DNA Conformational Flexibility Descriptors Improve Transcription Factor Binding Prediction Across the Protein Families
Listed in
This article is not in any list yet, why not save it to one of your lists.Abstract
Precise binding of transcription factors (TFs) to specific DNA sequences is fundamental to gene regulation, yet the molecular principles underpinning TF–DNA specificity remain incompletely understood. While nucleotide sequence and DNA shape are known determinants of TF binding, the role of DNA flexibility encompassing axial, torsional, and stretching dynamics— remains largely unexplored, particularly across diverse TF families. Here, we systematically integrate experimentally and computationally derived DNA flexibility descriptors into predictive models of TF–DNA binding specificity. Through extensive analyses of large-scale in vitro datasets from HT-SELEX, SELEX-Seq, protein binding microarrays encompassing mam-malian and Drosophila TFs, we demonstrate that flexibility-augmented models consistently outperform sequence based models, and DNA shape augmented models to an extent.

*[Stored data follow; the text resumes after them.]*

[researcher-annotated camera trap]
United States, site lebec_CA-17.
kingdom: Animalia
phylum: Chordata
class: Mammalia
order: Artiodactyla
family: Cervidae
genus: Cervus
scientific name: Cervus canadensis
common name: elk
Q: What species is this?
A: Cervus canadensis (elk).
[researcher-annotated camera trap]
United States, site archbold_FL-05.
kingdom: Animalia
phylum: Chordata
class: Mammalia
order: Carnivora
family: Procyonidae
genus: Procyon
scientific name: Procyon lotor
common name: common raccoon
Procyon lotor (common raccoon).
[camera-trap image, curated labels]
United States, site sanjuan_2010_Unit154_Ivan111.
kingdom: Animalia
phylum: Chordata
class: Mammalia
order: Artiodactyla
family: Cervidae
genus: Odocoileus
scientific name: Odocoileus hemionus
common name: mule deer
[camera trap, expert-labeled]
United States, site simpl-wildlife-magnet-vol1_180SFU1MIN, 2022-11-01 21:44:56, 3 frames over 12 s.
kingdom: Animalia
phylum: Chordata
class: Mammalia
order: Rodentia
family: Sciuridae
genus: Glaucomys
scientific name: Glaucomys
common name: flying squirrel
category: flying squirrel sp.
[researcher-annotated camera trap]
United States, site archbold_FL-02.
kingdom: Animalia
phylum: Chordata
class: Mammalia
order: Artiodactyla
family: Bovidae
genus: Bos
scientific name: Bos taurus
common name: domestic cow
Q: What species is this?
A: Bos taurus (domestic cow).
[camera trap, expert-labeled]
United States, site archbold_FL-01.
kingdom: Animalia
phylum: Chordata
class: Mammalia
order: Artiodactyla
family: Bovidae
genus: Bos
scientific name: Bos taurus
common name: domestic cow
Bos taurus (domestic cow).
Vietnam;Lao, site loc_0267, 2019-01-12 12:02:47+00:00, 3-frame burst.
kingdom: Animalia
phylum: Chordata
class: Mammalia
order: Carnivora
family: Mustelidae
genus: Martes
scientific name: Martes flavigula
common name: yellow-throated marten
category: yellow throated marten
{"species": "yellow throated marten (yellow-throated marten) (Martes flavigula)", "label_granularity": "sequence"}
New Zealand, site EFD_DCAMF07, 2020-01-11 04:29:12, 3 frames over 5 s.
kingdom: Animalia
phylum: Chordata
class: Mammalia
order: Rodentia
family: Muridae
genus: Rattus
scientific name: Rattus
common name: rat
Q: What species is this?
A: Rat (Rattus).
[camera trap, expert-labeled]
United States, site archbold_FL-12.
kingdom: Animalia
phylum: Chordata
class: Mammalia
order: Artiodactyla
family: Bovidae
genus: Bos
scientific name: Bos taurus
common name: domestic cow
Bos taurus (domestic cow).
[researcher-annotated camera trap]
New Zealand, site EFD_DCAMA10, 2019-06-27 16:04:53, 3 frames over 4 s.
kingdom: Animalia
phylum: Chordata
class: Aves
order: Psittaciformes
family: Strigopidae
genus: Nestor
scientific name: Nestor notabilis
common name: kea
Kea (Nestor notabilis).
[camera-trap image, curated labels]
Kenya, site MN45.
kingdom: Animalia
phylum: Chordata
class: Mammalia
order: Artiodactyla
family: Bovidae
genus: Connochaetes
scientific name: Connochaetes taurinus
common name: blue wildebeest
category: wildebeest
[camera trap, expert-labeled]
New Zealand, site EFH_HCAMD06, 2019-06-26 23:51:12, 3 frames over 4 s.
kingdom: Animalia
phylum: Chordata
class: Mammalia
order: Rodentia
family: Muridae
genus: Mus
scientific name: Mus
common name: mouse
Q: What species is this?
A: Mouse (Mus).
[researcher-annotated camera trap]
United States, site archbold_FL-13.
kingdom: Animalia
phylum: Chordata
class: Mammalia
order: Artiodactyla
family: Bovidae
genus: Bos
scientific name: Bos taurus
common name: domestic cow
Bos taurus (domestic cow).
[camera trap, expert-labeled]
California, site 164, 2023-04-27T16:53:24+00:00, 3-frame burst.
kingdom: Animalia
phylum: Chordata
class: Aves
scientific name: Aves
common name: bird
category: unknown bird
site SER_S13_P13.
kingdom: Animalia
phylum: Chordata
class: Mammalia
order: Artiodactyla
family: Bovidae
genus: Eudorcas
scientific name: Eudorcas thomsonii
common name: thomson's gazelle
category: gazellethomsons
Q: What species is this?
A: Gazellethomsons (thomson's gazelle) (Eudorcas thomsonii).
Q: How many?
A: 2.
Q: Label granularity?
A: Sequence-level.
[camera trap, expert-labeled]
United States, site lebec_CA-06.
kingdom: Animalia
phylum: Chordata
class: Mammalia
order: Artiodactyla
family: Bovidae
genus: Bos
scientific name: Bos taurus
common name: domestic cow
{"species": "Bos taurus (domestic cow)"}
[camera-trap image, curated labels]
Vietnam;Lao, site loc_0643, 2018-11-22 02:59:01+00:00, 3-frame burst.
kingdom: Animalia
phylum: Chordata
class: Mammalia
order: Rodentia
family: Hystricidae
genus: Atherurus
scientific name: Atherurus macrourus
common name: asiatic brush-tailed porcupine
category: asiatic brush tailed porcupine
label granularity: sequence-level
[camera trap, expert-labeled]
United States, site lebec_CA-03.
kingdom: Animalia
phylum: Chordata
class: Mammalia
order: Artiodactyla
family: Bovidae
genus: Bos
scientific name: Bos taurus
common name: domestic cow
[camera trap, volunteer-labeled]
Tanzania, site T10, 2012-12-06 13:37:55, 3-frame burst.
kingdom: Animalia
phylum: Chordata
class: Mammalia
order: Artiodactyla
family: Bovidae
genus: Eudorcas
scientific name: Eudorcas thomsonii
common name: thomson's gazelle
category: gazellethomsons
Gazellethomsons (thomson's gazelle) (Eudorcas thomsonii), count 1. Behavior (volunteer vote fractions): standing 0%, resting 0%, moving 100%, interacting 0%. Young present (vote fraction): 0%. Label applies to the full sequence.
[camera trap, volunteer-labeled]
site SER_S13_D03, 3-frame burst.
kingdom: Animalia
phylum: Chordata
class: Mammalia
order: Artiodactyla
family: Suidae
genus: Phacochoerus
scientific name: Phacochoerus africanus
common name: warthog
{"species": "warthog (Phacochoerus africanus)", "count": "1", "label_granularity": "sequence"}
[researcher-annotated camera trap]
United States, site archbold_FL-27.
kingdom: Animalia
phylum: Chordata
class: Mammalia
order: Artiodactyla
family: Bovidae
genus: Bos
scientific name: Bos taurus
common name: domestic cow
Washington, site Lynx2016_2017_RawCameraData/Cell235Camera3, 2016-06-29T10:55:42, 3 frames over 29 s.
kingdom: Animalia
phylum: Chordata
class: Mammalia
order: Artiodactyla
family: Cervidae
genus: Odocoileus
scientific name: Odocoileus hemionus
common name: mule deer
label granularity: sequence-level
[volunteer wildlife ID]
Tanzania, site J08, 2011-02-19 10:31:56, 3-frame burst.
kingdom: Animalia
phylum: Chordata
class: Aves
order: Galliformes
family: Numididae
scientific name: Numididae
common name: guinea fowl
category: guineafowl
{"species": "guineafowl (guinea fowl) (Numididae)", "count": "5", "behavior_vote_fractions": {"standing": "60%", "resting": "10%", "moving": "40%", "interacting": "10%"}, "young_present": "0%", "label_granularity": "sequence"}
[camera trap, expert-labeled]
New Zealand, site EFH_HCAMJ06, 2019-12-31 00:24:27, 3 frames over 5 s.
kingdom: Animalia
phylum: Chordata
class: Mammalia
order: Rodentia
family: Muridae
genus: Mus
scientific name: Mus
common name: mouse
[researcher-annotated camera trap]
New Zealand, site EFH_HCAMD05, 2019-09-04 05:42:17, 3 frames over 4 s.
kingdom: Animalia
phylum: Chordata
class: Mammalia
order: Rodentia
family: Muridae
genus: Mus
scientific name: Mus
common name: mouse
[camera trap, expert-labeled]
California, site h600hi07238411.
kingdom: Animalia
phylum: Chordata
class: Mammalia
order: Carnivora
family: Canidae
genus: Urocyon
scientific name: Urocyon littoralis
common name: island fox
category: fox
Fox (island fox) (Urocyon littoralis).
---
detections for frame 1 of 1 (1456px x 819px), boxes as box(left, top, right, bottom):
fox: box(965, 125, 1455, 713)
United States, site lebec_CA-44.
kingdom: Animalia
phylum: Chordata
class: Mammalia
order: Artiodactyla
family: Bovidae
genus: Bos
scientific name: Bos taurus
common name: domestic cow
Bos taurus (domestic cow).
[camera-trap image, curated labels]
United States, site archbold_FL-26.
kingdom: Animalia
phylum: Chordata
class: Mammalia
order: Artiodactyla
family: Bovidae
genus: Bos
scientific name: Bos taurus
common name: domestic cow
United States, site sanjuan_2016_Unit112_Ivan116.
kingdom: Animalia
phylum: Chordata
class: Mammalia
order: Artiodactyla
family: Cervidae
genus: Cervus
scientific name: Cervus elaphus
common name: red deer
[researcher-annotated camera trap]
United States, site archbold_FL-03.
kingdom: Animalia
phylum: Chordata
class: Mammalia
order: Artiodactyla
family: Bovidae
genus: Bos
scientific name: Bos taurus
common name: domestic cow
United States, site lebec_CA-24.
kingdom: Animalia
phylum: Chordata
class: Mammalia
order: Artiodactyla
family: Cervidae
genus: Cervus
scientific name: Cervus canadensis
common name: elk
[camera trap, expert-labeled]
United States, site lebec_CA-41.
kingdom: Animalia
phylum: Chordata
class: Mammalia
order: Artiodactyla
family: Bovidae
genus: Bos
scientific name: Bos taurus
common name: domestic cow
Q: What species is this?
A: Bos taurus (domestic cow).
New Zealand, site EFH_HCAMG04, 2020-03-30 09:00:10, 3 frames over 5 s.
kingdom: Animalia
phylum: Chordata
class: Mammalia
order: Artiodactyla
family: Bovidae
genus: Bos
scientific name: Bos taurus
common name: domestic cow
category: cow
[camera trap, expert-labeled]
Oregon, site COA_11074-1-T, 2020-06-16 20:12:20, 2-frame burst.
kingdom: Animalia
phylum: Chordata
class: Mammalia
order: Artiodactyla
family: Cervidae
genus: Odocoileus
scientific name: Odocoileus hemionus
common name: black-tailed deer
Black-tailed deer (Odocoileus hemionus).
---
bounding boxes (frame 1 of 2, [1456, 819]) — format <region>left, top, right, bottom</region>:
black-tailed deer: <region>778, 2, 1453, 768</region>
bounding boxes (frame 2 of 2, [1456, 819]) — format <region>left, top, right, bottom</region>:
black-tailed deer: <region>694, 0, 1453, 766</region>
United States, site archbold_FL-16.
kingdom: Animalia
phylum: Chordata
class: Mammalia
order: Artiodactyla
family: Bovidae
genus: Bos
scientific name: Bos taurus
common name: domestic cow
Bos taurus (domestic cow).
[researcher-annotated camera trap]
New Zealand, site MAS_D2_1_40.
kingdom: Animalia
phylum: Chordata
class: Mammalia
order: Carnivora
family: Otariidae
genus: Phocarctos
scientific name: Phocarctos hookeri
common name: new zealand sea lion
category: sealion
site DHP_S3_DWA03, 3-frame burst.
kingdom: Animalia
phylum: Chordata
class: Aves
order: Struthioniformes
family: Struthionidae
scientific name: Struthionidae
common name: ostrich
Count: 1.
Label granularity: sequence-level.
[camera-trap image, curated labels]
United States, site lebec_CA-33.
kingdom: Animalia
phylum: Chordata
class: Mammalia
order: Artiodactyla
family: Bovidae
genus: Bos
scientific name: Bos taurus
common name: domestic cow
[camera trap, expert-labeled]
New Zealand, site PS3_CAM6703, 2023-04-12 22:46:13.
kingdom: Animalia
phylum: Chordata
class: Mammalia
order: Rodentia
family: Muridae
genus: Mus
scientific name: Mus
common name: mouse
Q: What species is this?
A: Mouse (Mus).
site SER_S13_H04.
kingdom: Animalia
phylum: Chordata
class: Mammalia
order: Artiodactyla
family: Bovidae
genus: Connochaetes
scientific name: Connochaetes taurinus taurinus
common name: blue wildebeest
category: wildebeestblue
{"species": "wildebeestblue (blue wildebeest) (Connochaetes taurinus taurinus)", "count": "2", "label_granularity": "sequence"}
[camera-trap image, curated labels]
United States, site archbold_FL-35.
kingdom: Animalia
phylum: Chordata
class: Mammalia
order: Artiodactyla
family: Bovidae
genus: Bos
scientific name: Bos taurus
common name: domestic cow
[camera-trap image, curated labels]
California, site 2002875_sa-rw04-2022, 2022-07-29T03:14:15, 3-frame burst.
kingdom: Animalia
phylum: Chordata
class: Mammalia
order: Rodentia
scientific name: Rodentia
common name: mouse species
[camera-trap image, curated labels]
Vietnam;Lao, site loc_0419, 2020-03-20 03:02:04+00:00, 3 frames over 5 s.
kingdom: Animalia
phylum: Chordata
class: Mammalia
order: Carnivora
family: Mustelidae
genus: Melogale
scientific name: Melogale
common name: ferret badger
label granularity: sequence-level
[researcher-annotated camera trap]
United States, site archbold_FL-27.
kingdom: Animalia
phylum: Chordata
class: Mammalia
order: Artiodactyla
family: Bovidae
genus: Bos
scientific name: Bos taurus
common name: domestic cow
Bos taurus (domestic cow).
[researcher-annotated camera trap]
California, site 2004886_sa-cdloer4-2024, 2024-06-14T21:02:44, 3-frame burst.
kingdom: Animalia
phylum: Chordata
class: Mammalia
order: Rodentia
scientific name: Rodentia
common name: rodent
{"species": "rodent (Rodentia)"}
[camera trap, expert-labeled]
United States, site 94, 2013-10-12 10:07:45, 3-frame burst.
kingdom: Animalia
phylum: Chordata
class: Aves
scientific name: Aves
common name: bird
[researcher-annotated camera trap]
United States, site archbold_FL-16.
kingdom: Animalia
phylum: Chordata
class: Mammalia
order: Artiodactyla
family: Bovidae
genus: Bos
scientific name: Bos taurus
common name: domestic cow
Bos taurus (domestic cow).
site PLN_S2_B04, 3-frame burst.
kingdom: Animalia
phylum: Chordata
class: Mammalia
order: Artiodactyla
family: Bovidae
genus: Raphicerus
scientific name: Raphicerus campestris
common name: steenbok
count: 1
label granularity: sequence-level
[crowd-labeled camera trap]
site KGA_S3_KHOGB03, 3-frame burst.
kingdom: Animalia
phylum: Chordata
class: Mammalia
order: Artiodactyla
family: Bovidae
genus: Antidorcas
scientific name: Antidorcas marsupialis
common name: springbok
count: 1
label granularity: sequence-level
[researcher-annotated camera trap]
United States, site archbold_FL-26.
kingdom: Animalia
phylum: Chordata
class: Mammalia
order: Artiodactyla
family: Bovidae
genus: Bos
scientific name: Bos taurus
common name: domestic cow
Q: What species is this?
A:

These improvements are robust across diverse experimental platforms, and scale of the datasets, underscoring the importance of DNA conformational dynamics in indirect readout. Quantitative analyses of position-specific flexibility contributions reveal distinct “flexibility hotspots” within transcription factor binding sites and their flanking regions. This is exemplified by structural insights into the homeodomain TF MSX1, where localized DNA bendability directly correlates with enhanced binding affinity and precise recognition specificity. Finally, leveraging in vivo ChIP-Seq and DNase-Seq data from ENCODE, we further validate that DNA flexibility substantially enhances the identification of functional TF binding sites across various TF families and cellular contexts. Collectively, current findings substantiate DNA flexibility as a fundamental element of the cis -regulatory code and significantly advancing predictive frameworks of gene regulatory networks.